:: Passage to read ::
Such are Kielder’s legends and stories; but the last time the forest actually appeared in the RAC/Network Q/(whatever it was called) was in 1996. The following year, the rally’s epicentre moved to Cheltenham and then Cardiff – what was once a UK-wide event with hundreds of thousands of spectators became ‘Wales Rally GB’: three days in a lorry park outside Swansea, only 20 special stages, many of them the same road run twice. This is vanilla rallying, bland and corporatised, and no-one even bothers with nicknames any more (except perhaps ‘Krap’).
So fast forward 20 years, and I’m driving CAR’s long-term-test Subaru WRX up to Kielder. Like the Rally GB, this iconic Subaru has changed a lot over the last two decades, and I can’t help feeling it – like the event – has somewhat lost its way. A late 1990s Subaru was, and still is, a pert, well-proportioned, surprisingly unadorned car (except for those magnificent gold wheels). It was fast enough, brutish enough, yet also poised and balanced.
Having lived with the new WRX STI for a few months, I get tired of its hard ride, its jerky clutch and its ridiculous rear wing. It seems to be screaming ‘RALLY CAR’, yet it doesn’t quite go ‘The Full McRae’, as though Subaru’s a bit embarrassed by all that now. The Type UK comes with dark grey alloys as standard, but you can order gold wheels as a dealer option. When I call Subaru and suggest we might fit them, the answer comes back, ‘Are you being ironic?’ To which I replied, ‘Er, no, I actually like gold wheels’. I know I’ve bemoaned the Subaru model range before, but look at the XV, the Outback, the Levorg; not a hint of WRC glory. This is a brand determined to move on from those halcyon days, yet it doesn’t know what it wants to be instead.
Kielder never had that problem. When the rally spotlight moved south the forest reinvented itself as a wilderness for sailing and cycling. Taking advantage of its back-of-beyond location and zero light pollution, it built a small wooden observatory too, perched on a hill, for stargazing and educational events. Then in 2013 the International Dark Skies Association (yes, it’s a thing) granted Kielder ‘Gold Tier Dark Sky’ status, making it officially the biggest blackout zone in Europe. When we arrive and check into The Pheasant Inn, I get chatting to the chef. ‘Tourism used to be very seasonal here,’ he says. ‘We used to sit and try to think of ways of drumming up business in the winter – never thought anything of the stars outside. Then, from out of nowhere, they grant us this ‘Dark Sky’ status, and now we’re busy all year round!’
We drive north along the reservoir, and then jiggle up a bumpy track to the observatory. Built in 2008, it’s a striking, geometric building. Looking down over the forest as the light fades, it’s incredible to think that all this is planted by hand. It started after World War I, when the government created the Forestry Commission. The planting increased in the 1930s, when it provided jobs for the local unemployed miners. The result is the biggest manmade forest in Europe, covering about 250 square miles.
:::
Exercise description:
Write out the part of the Kielder passage that opens with the words "Such are Kielder’s" and closes with "(except perhaps ‘Krap’).".
:: Extracted material ::
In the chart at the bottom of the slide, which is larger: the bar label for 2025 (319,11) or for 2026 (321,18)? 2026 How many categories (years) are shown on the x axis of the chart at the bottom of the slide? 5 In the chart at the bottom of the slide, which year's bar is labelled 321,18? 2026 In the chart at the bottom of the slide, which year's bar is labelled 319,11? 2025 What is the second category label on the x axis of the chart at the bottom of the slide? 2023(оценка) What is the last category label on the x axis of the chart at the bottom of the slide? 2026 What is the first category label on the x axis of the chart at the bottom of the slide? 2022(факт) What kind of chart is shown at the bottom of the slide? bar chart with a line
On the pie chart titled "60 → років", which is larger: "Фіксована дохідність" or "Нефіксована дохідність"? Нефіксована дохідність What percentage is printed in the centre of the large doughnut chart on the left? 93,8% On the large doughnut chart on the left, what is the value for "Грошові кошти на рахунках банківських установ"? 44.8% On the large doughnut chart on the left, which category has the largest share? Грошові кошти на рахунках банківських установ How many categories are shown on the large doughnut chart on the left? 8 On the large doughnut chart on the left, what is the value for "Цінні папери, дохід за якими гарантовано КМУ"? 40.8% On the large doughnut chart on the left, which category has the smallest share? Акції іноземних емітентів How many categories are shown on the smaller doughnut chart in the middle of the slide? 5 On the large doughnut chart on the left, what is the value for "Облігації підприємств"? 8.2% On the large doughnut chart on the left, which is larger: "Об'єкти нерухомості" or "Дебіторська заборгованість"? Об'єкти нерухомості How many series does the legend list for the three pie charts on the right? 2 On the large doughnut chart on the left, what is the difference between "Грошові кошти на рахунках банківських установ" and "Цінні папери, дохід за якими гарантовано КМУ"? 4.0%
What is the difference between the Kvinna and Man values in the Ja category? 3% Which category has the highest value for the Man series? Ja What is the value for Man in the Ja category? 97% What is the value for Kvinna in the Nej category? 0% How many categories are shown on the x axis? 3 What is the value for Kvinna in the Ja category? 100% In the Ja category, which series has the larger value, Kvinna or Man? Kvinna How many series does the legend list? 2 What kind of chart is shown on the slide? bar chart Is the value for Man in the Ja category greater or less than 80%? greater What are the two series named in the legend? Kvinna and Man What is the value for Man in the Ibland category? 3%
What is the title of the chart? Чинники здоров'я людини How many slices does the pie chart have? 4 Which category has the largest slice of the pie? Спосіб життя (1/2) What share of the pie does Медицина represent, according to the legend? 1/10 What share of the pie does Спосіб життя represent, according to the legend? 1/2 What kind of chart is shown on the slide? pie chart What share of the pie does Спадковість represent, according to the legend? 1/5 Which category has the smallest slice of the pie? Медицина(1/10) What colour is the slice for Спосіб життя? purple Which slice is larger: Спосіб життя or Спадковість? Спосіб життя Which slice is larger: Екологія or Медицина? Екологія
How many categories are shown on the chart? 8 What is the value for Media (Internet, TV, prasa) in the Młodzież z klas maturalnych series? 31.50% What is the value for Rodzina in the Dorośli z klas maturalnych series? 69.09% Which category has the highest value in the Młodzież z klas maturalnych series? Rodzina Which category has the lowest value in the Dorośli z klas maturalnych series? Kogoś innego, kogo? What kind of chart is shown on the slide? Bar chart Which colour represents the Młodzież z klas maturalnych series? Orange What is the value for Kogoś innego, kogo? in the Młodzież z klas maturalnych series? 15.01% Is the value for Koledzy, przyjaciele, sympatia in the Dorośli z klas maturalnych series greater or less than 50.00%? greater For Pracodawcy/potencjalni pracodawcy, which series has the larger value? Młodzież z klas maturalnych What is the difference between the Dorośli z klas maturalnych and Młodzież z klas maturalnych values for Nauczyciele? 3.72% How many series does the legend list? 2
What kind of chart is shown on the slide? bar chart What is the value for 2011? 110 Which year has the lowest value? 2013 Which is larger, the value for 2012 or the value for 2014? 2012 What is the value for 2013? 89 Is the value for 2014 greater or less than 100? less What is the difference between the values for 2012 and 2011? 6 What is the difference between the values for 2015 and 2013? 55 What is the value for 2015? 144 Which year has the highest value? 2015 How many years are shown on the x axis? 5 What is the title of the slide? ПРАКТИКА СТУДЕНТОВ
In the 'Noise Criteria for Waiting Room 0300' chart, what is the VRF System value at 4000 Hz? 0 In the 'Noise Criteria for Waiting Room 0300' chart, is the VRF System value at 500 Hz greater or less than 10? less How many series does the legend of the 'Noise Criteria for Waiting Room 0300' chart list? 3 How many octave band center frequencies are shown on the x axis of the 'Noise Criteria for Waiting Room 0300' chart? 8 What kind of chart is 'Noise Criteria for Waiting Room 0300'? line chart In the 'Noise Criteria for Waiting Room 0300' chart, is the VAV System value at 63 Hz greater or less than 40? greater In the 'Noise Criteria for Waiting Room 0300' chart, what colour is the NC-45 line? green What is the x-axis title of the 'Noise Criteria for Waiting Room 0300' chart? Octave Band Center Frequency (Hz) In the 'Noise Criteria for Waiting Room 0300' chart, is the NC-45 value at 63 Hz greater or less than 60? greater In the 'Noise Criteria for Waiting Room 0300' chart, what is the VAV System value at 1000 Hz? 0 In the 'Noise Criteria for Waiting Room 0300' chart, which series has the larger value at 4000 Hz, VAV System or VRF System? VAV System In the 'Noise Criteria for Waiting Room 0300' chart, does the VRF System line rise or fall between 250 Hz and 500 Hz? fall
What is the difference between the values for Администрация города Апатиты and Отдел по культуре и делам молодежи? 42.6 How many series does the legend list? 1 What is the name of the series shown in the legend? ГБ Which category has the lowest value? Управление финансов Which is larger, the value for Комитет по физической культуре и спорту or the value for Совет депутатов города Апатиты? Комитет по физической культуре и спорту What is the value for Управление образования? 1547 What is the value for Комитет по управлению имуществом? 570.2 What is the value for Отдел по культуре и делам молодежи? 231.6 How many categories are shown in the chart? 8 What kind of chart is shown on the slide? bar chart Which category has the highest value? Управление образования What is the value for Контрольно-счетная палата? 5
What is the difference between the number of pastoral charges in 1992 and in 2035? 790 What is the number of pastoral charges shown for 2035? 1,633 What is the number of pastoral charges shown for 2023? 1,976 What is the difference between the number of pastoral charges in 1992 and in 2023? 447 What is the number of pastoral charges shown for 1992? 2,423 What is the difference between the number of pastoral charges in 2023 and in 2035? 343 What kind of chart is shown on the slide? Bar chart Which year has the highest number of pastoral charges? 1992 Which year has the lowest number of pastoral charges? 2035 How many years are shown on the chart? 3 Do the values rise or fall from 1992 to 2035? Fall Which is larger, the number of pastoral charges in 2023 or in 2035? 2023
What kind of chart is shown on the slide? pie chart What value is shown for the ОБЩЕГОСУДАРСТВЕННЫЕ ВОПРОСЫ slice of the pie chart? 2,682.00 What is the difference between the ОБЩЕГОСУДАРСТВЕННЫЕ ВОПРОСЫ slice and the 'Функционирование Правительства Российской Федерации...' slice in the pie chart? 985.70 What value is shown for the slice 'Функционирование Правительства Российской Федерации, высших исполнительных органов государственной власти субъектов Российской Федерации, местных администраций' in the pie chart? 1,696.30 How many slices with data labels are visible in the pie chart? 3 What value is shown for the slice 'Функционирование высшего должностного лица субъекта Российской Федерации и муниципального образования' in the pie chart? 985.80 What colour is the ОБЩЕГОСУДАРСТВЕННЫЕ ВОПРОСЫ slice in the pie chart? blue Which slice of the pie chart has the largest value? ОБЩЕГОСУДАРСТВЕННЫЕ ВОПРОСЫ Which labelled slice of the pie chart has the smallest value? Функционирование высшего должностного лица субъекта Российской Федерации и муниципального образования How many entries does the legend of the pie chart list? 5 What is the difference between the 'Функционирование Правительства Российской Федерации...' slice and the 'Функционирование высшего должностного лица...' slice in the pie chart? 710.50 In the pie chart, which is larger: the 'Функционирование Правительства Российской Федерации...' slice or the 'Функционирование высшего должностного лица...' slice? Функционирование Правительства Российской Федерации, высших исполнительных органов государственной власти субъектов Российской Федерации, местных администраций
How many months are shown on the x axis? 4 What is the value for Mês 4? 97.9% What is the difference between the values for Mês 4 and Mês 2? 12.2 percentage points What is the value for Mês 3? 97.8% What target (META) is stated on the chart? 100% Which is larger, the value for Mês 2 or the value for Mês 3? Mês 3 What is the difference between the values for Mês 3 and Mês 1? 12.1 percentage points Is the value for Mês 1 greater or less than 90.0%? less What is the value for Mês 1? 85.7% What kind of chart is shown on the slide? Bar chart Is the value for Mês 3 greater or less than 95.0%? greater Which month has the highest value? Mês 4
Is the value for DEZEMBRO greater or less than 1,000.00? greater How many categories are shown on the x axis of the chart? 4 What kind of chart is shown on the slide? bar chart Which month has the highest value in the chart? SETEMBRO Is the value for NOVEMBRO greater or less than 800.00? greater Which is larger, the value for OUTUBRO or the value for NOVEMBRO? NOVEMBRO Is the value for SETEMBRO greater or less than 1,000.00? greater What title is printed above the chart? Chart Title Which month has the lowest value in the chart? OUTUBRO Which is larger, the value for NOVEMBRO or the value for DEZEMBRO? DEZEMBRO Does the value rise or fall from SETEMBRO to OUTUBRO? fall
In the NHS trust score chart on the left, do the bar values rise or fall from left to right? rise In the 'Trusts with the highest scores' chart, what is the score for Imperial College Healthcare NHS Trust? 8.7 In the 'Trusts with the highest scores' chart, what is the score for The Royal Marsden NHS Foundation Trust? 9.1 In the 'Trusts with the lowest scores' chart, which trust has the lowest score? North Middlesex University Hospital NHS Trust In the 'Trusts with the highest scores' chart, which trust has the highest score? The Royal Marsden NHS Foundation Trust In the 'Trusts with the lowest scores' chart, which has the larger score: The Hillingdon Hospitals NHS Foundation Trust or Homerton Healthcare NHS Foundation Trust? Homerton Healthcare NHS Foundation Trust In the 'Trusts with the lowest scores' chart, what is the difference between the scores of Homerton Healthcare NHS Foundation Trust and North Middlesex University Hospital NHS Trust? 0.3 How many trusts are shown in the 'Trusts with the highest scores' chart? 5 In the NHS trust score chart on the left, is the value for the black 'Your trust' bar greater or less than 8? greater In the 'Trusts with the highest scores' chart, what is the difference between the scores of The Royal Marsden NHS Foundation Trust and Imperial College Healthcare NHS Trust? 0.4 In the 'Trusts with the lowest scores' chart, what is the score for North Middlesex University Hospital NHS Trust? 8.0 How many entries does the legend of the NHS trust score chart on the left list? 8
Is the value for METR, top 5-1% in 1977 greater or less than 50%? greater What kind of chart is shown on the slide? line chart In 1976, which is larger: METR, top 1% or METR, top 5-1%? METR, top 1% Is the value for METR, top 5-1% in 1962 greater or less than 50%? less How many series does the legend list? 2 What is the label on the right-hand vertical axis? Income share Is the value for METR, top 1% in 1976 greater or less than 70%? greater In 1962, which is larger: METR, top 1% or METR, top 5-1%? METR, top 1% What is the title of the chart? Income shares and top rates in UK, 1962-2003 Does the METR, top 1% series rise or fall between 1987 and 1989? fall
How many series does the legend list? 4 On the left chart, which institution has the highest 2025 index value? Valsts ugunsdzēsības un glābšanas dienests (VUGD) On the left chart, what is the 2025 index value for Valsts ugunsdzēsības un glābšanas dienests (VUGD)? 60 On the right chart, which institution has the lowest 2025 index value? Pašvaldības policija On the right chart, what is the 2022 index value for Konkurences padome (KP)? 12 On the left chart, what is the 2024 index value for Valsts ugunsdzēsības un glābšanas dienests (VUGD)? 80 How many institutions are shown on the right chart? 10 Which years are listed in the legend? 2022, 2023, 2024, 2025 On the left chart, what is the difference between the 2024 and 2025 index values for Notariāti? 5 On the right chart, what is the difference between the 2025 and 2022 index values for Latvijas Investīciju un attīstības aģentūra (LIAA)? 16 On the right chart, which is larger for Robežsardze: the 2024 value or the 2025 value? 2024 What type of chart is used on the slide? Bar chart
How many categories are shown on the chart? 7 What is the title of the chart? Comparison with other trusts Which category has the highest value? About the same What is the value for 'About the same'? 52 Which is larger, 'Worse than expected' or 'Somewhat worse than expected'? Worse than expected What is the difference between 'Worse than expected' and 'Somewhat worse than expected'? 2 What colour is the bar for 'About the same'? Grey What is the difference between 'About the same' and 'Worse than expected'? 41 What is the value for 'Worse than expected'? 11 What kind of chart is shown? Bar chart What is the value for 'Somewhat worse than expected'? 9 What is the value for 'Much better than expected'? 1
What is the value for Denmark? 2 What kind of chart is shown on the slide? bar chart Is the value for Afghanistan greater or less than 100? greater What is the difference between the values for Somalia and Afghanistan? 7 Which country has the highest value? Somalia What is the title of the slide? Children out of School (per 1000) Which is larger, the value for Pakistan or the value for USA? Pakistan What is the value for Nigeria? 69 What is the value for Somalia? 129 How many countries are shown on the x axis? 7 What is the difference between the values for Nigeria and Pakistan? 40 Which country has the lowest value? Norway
:::
Task output:
Such are Kielder’s legends and stories; but the last time the forest actually appeared in the RAC/Network Q/(whatever it was called) was in 1996. The following year, the rally’s epicentre moved to Cheltenham and then Cardiff – what was once a UK-wide event with hundreds of thousands of spectators became ‘Wales Rally GB’: three days in a lorry park outside Swansea, only 20 special stages, many of them the same road run twice. This is vanilla rallying, bland and corporatised, and no-one even bothers with nicknames any more (except perhaps ‘Krap’).